What is your link? Your expressive obsession? Can you boldly exercise it and then present its results to your fellow humans?

Saturday, May 29, 2010

The Powwow Eagle



The picture above is of the eagle that was released at the Intertribal Powwow July 2009. The eagle had been injured, rescued, healed, and brought to the Powwow for ritual release back into the wild.

This creature, master of the skies, had survived near fatal injuries and had been given the opportunity to heal. This meant being taken to a strange frightening place by beings with powers and intentions unknown. Helpless in its injuries and status, the eagle had little choice but to endure the experience. Every instinct in it had must have screamed for escape. Wild is the eagle, and wild means not tameable, not in the nest of the humans, but completely free and independent, shackled only by its own instincts and the limits of its mind.

The eagle had no capacity to understand why this all had happened; the injury, the capture, the treatment. As time passed, it succumbed somewhat to trusting its rescuers. It grew stronger as it rested and healed. But there was, in the eagle's mind, only one goal.

So on that day at the Powwow, the cage was brought to an open area.
The elders in full regalia chanted and drummed. The cage door finally was opened.

The eagle swooped out of its confines and flew across the blue sky. Its sense of regained freedom was palpable to all who watched. Master of the sky once again, it flew from treetop to treetop, confused by its new surroundings, shaky in its wings, but free.

This moment lasted about two minutes. Suddenly every raven and gull for miles around were drawn to this new addition to the sky. Usually they would have run in terror from the eagle, the most powerful of all birds. But they knew that this eagle was disoriented, weakened, and filled with uncertainty. They began strafing the eagle, flying right into its face, challenging it.

The eagle looked overwhelmed at first, ducking the attacks, flying from one treetop to another in an attempt to protect itself. But the ravens and gulls were relentless. For an hour they continued their attacks. The eagle fought them off, every one, growing fiercer with each attack.

Eventually the ravens and gulls tired of the game, or they felt the full spirit of the eagle growing stronger the more they swooped at it.

The eagle flew off to places unknown to us humans, to regain an eagle's life. The eagle never could know what it had given to those gathered for the release, to those who had rescued and nurtured it, to any who heard this tale. It could never know that it had become for all who met it that day the embodiment of Eagle, spirit animal and guide.

Did the eagle know that its life had been given back, that it had been given a second chance to stay in this precious world and rule the skies? We can never know. We can only salute the eagle and wish it a good strong happy life, until the moment we all must face, when this life is truly at its end, and its splendid soul returns to more infinite skies.

Friday, May 28, 2010

Memorial Day Weekend Reflections

Lots of changes in the air right now.

John retired from his 24 years of civilian personnel service at Eielson AFB yesterday.
Two faculty in my department have retired.
Dozens of my students have graduated, are packing up their belongings and their lives, and are trying to reconstruct themselves for the next phase.

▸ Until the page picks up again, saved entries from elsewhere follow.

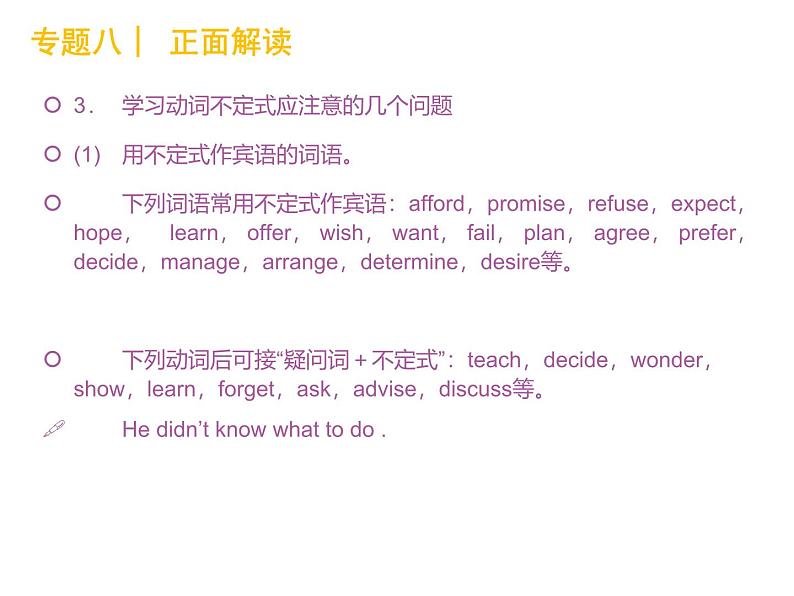 专题八｜ 正面解读

3． 学习动词不定式应注意的几个问题

(1) 用不定式作宾语的词语。

下列词语常用不定式作宾语：afford，promise，refuse，expect，hope， learn， offer， wish， want， fail， plan， agree， prefer，decide，manage，arrange，determine，desire等。

下列动词后可接“疑问词＋不定式”：teach，decide，wonder，show，learn，forget，ask，advise，discuss等。

He didn't know what to do .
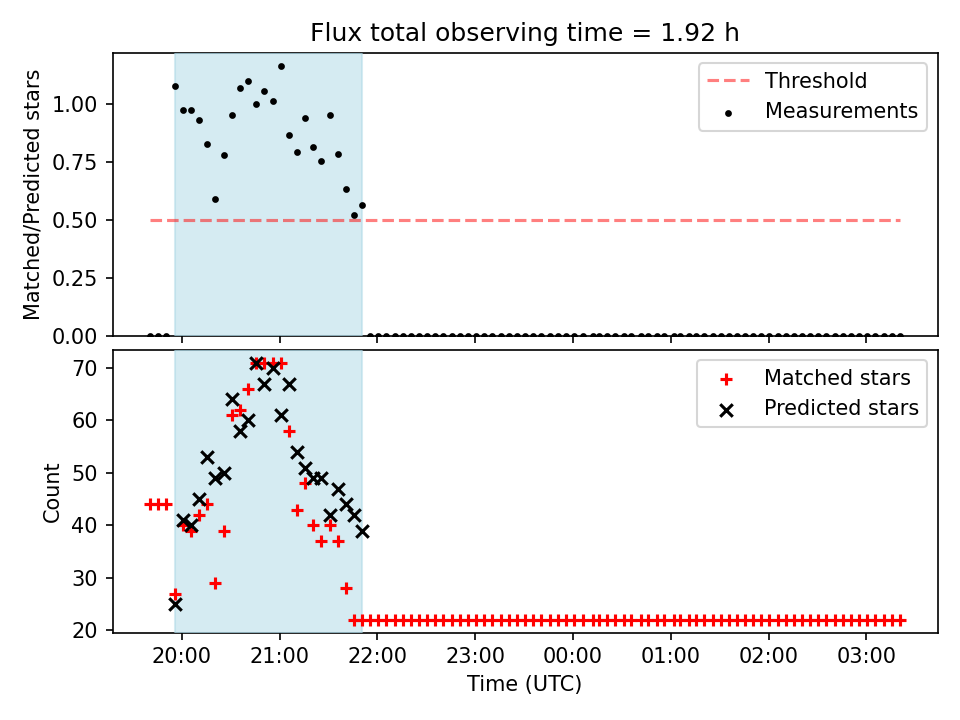 Flux total observing time = 1.92 h

Matched/Predicted stars

1.00
0.75
0.50
0.25
0.00

Threshold
Measurements

Count

70
60
50
40
30
20

Matched stars
Predicted stars

20:00
21:00
22:00
23:00
00:00
01:00
02:00
03:00

Time (UTC)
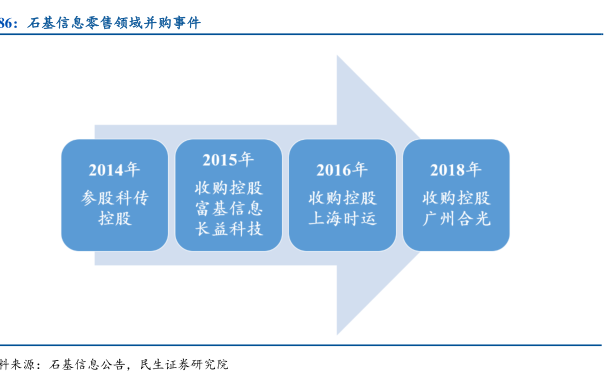 86：石基信息零售领域并购事件

2014年
参股科传控股

2015年
收购控股富基信息长益科技

2016年
收购控股上海时运

2018年
收购控股广州合光

料来源：石基信息公告，民生证券研究院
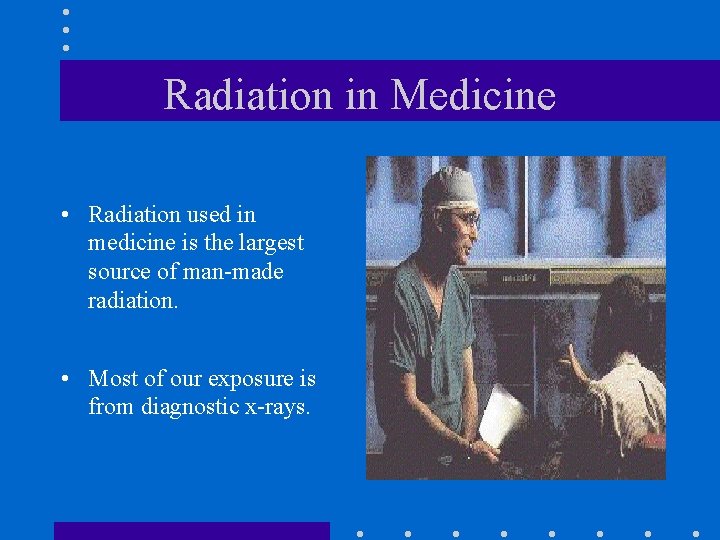 Radiation in Medicine

• Radiation used in medicine is the largest source of man-made radiation.

• Most of our exposure is from diagnostic x-rays.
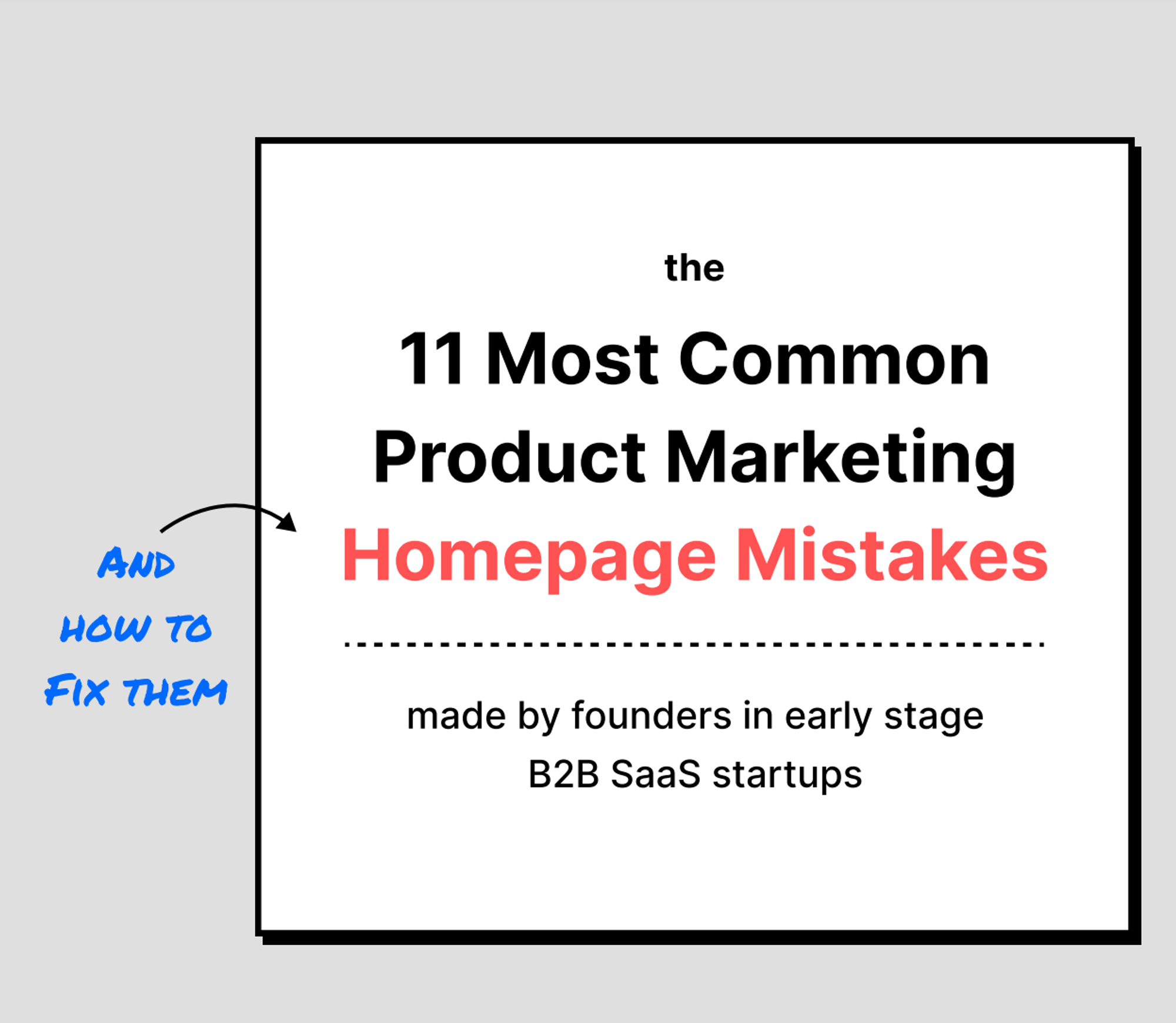 the

11 Most Common Product Marketing Homepage Mistakes

made by founders in early stage B2B SaaS startups

AND HOW TO FIX THEM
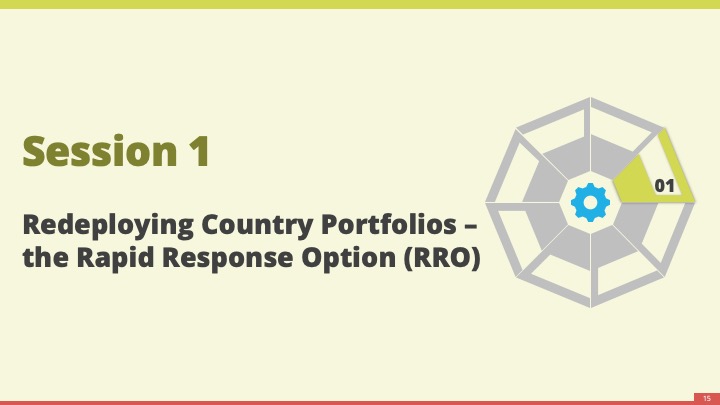 Session 1

Redeploying Country Portfolios – the Rapid Response Option (RRO)

01

15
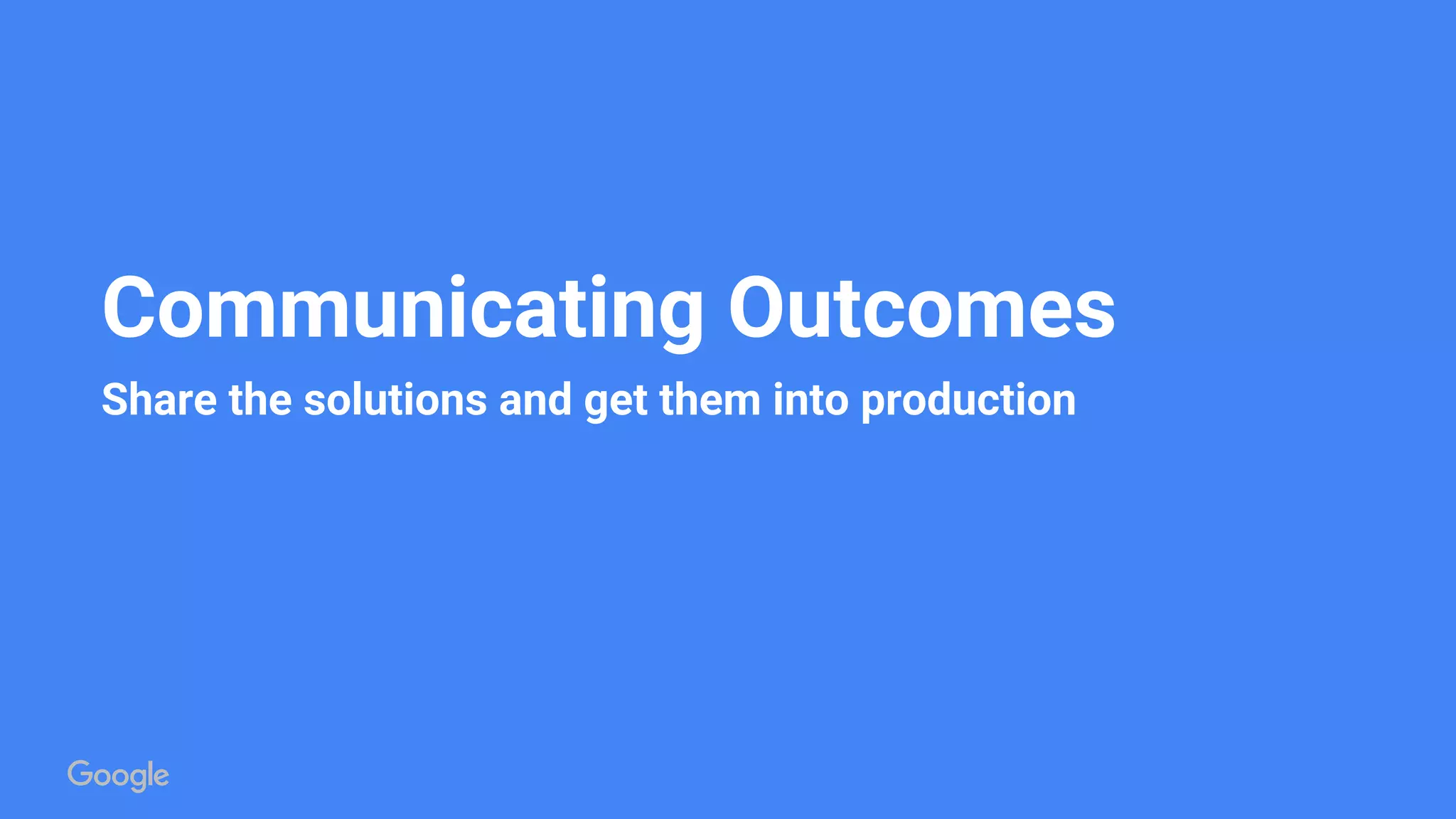 Communicating Outcomes

Share the solutions and get them into production

Google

The sun is shining round the clock, illuminating all the Fairbanks world, including all the wasps buzzing outside and inside my home. We have a humane method of removing them, which involves chasing them about with a hand held vac, waiting for them to land, sucking them, like Dorothy's house in the tornado, into the device, then taking it all out onto the porch and releasing the frightened agitated creature.
This method is preferable to me than killing them, since I abhor killing any living creature. Having begun my college career as an entomologist, and having spent countless hours in my youth befriending insects as not only objects of study but as pets, I have a respect for the little guys.
There are exceptions, of course. One wasp was in my bedroom, too close to the possibility of sharing my bed. The portable vac was downstairs. Afraid to lose track of the wasp, I wound up killing it with a rolled up magazine. Which begs the question: How much bad karma do you invoke by killing a wasp with a Buddhist magazine?

John has retired and everything that has been on a standardized stable plateau in our lives is now about to change: our morning and evening routines, the times of the month that money arrives, images of ourselves, what aspirations we choose to work to actualize.
My own retirement is about three years hence. So much to do: Assist John in his transition, walk my true path, overcome my fears and chronic conditions, appreciate the unspeakable miracle of everything at all times, try to live a well written life.

It is Memorial Day weekend. I must of course remember the fallen:
* My father, who died of a service connected disability, and who would don his army uniform on Memorial Day weekends to march in our local parade and to lay wreaths on the graves of the dead.
* Michael, who served his country in the Air Force, and who even in retirement remained engaged in his mind and heart with his mission. He is gone 11 years.
* Pat, who served in the army as well. He is gone nearly 15 years.
* All those WWII vets to whom I was the mascot at the Jewish War Veterans meetings that my father would cook and prep for.
* Rippy, who served against his will, who suffered and eventually died in part from the traumas of the Viet Nam war, that damned war that cut like a deep and near fatal scar across my entire generation.
* Artie, who served in Nam as an unwilling draftee as well, who survived all that and wound up dying in a car accident in California a few years after his discharge.
* Sam, who wound up in an interment camp in WWII, living through it only because he buried his dog tags so the enemy would not identify him as Jewish, who lived into his 90s. Such a bastard in so many ways, yet a war hero.
* All the unknowns, who have no one to remember them and what they sacrificed for us all.

Will we ever find another way to settle our disagreements besides armed conflicts? How much must we sacrifice for this fashion of dealing with our "enemies"?

Whether we agree with the cause or not, it behooves us to honor those who serve. Each generation makes its own sense of war and warriors.

My personal war is against unconsciousness. The only real hope for humanity is the evolution of consciousness. Everything we can do, big or small, that enhances the evolution of consciousness brings humanity closer to the tipping point where everyone wakes up, deep archetypal problems can be healed, and the true genius of the species can rise and shine, like that sun that endlessly appears in every window and skyscape in Fairbanks this summer.

Monday, May 24, 2010

Welcome to My Blog!


Leah Aronow-Brown here, with my first ever blog.

Soul Star Arts is the name of my arts business. It encompasses my work in writing, beadwork, clay and fiber art, and music.

Sunhaven Institute is the teaching branch of the business. The Institute plans to present classes on the arts, crafts, sciences, and spiritual and metaphysical topics.

I have big dreams for my businesses, and hope for the health and energy and focus to make them happen.

My project focuses for Summer 2010:

1. Complete the creative nonfiction memoir book I have been working on since (really) 1966.

2. Apply for an Interdisciplinary PhD at U of Alaska Fairbanks in English and Psychology, to begin Fall 11, to complete my second memoir book.

3. Take my large poetry collection from the past 10 years and create individual manuscripts to send out to publishers.

4. Complete my 4-year project of a Meditation daybook and get that out to publishers.

5. John my husband John on plenaire art trips around Alaska, working on my writing and bead, clay, and fiber proejcts while he paints his watercolors.

Somewhere in all this, I'd like to find time to play my harp, guitar, and sing and songwrite.

My - vita brevis, ars longa
With this blog, I hope to post my progress in all these areas.

If you've read this far, thanks!
Now go forth and pursue your own creative visions.